Lors du panel de discussion dont j’ai parlé plus haut, j’ai fait la connaissance d’un jeune homme. Son rapport avec la pornographie est particulier. Il a dit – devant toute l’assemblée : « adolescent, j’avais très vite compris que j’étais différent des autres garçons de mon entourage. Je n’étais pas attiré par les filles et personne ne m’avait dit que ça pourrait m’arriver. On ne parlait pas de ma sexualité. C’est dans les magazines pornographiques que j’ai découvert qui j’étais. Comment je devais aborder ma sexualité ? Comment m’assumer ? La pornographie a eu pour moi, une fonction d’éducateur. ».

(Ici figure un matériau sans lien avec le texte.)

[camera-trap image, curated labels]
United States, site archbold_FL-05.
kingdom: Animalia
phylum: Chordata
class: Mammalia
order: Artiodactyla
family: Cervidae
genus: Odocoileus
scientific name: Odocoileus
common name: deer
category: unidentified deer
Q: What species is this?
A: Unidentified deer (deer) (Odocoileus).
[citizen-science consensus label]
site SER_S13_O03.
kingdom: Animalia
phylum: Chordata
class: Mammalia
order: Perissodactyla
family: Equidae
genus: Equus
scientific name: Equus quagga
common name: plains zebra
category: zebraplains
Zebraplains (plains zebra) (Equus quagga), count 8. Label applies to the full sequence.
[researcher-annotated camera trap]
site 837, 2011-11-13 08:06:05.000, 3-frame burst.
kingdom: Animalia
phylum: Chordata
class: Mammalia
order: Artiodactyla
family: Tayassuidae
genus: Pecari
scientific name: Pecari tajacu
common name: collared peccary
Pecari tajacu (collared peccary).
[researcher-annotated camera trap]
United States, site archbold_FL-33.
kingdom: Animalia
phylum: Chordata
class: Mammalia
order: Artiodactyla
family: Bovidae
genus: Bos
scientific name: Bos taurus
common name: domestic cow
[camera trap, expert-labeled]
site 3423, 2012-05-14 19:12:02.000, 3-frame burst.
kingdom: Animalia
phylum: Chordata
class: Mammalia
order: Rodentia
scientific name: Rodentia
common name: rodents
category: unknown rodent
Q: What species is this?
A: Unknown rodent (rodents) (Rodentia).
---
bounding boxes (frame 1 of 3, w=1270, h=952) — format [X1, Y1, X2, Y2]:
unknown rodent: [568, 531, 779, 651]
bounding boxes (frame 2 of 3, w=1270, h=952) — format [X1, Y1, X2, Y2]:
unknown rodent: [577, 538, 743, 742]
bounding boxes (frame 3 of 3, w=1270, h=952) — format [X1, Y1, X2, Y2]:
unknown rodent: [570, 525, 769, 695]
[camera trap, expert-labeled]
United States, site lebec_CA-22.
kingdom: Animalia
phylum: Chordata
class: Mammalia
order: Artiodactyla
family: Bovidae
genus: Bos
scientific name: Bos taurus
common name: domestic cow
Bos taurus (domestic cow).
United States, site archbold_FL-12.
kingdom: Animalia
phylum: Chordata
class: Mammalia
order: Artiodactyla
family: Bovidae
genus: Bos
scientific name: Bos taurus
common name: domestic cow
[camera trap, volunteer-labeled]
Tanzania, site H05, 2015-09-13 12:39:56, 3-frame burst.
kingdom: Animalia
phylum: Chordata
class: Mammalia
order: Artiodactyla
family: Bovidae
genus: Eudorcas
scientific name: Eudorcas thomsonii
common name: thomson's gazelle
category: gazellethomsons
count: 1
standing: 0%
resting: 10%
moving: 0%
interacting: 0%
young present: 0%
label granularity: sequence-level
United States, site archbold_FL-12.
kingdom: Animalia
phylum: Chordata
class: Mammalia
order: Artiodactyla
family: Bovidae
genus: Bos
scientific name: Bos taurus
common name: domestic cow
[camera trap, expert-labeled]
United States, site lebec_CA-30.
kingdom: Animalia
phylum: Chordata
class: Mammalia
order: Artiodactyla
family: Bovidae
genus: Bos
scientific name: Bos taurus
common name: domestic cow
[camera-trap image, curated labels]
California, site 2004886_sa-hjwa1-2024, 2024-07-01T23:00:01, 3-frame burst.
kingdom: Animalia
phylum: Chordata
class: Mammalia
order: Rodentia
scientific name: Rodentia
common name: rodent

Autre chose qui alimente la peur de la pornographie, c’est la façon dont on fait l’apologie de la violence sexuelle. Mais le pire c’est qu’on comprend aisément qu’un film d’action, d’horreur ou de science-fiction n’est rien d’autre que de la fiction matérialisée pour faire rêver, distraire ou informer. C’est pareil pour la pornographie. Il s’agit d’une fiction, c’est du pur jeu d’acteurs qui donne vie à nos fantasmes en poussant les limites de notre imaginaire. Ce n’est pas tout ce qu’on voit qu’on reproduit. Fantasme d’accord, mais consentement, responsabilité et respect du corps de l’autre d’abord !

Internet, pornographie, éducation sexuelle, on peut en tirer le meilleur pour l’épanouissement de toutes les générations.